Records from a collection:
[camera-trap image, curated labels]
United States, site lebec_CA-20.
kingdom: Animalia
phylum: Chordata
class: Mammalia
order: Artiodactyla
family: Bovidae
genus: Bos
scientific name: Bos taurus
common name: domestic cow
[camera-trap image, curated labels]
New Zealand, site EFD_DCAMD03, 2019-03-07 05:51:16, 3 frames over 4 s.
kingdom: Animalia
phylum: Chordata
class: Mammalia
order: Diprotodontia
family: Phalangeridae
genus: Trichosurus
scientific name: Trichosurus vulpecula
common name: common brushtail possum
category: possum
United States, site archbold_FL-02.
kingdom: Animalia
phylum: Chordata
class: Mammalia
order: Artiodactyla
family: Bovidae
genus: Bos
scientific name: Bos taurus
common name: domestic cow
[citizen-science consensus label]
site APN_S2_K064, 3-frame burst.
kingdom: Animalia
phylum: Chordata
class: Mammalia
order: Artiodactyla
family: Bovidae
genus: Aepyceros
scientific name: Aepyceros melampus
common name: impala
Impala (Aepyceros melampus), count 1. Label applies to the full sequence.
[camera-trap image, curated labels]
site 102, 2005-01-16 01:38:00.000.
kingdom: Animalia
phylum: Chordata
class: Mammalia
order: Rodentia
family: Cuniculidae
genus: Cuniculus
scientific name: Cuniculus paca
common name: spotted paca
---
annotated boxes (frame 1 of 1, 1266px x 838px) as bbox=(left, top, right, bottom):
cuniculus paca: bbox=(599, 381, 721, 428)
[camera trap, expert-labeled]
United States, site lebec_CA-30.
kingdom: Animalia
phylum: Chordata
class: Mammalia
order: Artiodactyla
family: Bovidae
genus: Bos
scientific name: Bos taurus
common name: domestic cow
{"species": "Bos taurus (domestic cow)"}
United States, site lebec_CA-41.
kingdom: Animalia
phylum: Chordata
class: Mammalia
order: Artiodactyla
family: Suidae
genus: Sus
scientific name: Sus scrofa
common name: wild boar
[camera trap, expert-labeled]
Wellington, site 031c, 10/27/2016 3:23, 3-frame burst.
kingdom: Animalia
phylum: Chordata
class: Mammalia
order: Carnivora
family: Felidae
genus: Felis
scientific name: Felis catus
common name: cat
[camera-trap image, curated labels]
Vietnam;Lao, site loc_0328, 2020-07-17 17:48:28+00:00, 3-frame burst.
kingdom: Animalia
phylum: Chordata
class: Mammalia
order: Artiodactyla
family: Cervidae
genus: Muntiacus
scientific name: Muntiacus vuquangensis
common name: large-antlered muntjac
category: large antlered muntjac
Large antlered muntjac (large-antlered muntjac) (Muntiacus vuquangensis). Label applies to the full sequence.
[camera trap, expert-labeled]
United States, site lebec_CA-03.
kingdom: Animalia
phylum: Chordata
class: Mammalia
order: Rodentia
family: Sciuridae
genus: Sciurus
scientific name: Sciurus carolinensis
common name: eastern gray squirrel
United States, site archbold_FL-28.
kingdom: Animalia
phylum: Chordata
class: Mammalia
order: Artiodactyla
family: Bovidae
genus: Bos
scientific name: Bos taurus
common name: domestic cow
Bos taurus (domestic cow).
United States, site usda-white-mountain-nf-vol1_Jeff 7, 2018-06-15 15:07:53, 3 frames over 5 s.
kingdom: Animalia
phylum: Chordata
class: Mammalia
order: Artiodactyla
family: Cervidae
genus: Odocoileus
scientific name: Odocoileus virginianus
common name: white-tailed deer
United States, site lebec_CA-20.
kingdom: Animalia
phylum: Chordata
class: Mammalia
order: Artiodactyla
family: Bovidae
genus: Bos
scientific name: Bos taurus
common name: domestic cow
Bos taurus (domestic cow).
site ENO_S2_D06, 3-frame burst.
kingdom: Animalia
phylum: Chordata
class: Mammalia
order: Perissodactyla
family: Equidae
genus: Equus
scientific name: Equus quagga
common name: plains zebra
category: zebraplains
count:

What you should do: What is needed is the number of lines in the entries that contain the word "burst", written alone.

Result of this task: 4